The judgment followed an appeal by INEC against the decision of the Court of Appeal, Abuja Division which had voided the deregistration of the political parties.
INEC had on February 6, 2020 de-registered 74 political parties for failing to win any political office in the last general election.
The Advanced Congress of Democrats (ACD) and 21 other parties headed to the Federal High Court Abuja to challenge their deregistration by INEC.
In a judgment on June 11, 2020, the trial Court dismissed the suit on the grounds that INEC was empowered to de-register parties that failed to win elections.
The court held that Section 225(a), (b) and (c) of the Constitution could be construed disjointively to imply that INEC possesses the power to deregister parties.

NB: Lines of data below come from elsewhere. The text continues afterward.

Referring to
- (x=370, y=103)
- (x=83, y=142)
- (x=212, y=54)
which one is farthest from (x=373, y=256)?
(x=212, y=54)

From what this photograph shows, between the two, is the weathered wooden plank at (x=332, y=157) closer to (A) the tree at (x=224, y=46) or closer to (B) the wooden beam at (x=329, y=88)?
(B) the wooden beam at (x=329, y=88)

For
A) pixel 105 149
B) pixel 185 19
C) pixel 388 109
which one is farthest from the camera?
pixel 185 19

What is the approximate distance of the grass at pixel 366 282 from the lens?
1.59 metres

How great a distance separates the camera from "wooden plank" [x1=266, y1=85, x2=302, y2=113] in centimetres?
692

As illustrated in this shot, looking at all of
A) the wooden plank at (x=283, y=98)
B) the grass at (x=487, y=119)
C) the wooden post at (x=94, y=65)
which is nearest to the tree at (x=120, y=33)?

On appeal to the Court of Appeal, Abuja, the appellate court, in its judgment in August 2020 said although INEC could de-register parties, it was wrong to have deregistered ACD and 21 other parties while their case was pending in court.
The political parties were among the 74 deregistered in 2020 by INEC following their dismal performances past elections.
In a lead judgment on Friday, Justice Ejembi Eko of the Supreme Court set aside the verdict of the court below, stressing that the appellate Court on its own (suo motu) raised the issue of lack of fair hearing in favour of the 22 deregistered political parties and arrived at a conclusion without hearing from other parties in the matter.
“This appeal by INEC is meritorious and is hereby allowed.
“The decision of the court below is set aside” Justice Eko held.
Justice Eko opined that proceeding to give judgment in such a situation as done by the Court of Appeal ran contrary to the pillar of the same fair hearing and as such, “its findings and conclusion cannot stand.
“It is not the basic functions of any court to raise a fundermental issue suo motu and come to the conclusion without being addressed by parties in the matter.
“Such action runs foul of the pillar of the fair hearing itself” Justice Eko held.
It was the contention of the apex court that the Court of Appeal took out the issue of fair hearing out of the contemplations of the notice of appeal filed by the political parties but refused to do the needful in order to be fair to others in the matter.
Specifically, the Supreme Court said that the Court of Appeal erred in law by raising the issue of fair hearing in favour of the political parties suo motu and declined to give opportunity to other respondents to address it on the matter in order to arrive at a just conclusion.